REQUIRED WORK:
In the records below, swap every "green shrub" for "leafy bush" and change nothing else. Don't include the pictures in your answer.
==== RECORDED INFORMATION ====
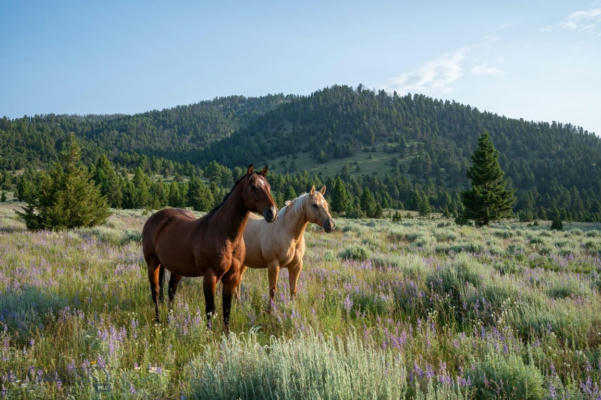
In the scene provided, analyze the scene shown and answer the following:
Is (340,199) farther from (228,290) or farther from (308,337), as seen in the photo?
(308,337)

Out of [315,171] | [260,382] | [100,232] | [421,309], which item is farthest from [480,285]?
[315,171]

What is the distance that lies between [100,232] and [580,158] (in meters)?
180

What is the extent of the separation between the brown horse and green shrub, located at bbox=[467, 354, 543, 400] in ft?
7.61

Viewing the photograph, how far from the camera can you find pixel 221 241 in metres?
3.77

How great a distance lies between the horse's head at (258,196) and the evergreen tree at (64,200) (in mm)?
16017

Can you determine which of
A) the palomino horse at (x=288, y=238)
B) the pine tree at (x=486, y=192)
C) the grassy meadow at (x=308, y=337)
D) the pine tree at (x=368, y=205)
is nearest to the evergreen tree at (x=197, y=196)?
the pine tree at (x=368, y=205)

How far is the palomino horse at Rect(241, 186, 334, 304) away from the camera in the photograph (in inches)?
205

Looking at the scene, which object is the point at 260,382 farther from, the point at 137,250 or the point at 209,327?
the point at 137,250

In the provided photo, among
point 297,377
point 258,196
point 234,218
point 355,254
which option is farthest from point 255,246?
point 355,254

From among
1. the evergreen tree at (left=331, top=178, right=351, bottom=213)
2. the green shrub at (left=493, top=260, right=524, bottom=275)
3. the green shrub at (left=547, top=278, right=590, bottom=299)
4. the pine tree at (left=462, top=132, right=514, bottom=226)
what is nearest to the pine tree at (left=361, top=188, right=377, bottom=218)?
the evergreen tree at (left=331, top=178, right=351, bottom=213)

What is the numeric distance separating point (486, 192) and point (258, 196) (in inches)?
1588

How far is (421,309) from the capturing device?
A: 491cm

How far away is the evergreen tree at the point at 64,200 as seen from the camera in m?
15.2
====
RESULT:
In the scene provided, analyze the scene shown and answer the following:
Is (340,199) farther from (228,290) or farther from (308,337), as seen in the photo?
(308,337)

Out of [315,171] | [260,382] | [100,232] | [421,309], which item is farthest from [480,285]?
[315,171]

What is the distance that lies between [100,232] and [580,158] (in meters)?
180

What is the extent of the separation between the brown horse and leafy bush, located at bbox=[467, 354, 543, 400] in ft?
7.61

Viewing the photograph, how far from the camera can you find pixel 221 241 in metres?
3.77

How great a distance lies between the horse's head at (258,196) and the evergreen tree at (64,200) (in mm)?
16017

Can you determine which of
A) the palomino horse at (x=288, y=238)
B) the pine tree at (x=486, y=192)
C) the grassy meadow at (x=308, y=337)
D) the pine tree at (x=368, y=205)
is nearest to the evergreen tree at (x=197, y=196)?
the pine tree at (x=368, y=205)

How far is the palomino horse at Rect(241, 186, 334, 304) away from the camera in the photograph (in inches)?
205

Looking at the scene, which object is the point at 260,382 farther from, the point at 137,250 or the point at 209,327?
the point at 137,250

In the provided photo, among
point 297,377
point 258,196
point 234,218
point 355,254
which option is farthest from point 255,246?
point 355,254

From among
1. the evergreen tree at (left=331, top=178, right=351, bottom=213)
2. the leafy bush at (left=493, top=260, right=524, bottom=275)
3. the leafy bush at (left=547, top=278, right=590, bottom=299)
4. the pine tree at (left=462, top=132, right=514, bottom=226)
what is nearest to the pine tree at (left=361, top=188, right=377, bottom=218)?
the evergreen tree at (left=331, top=178, right=351, bottom=213)

What is the numeric distance separating point (486, 192) and point (258, 196) (in inches)?
1588

How far is (421,309) from the capturing device?
A: 491cm

How far away is the evergreen tree at the point at 64,200 as seen from the camera in m?
15.2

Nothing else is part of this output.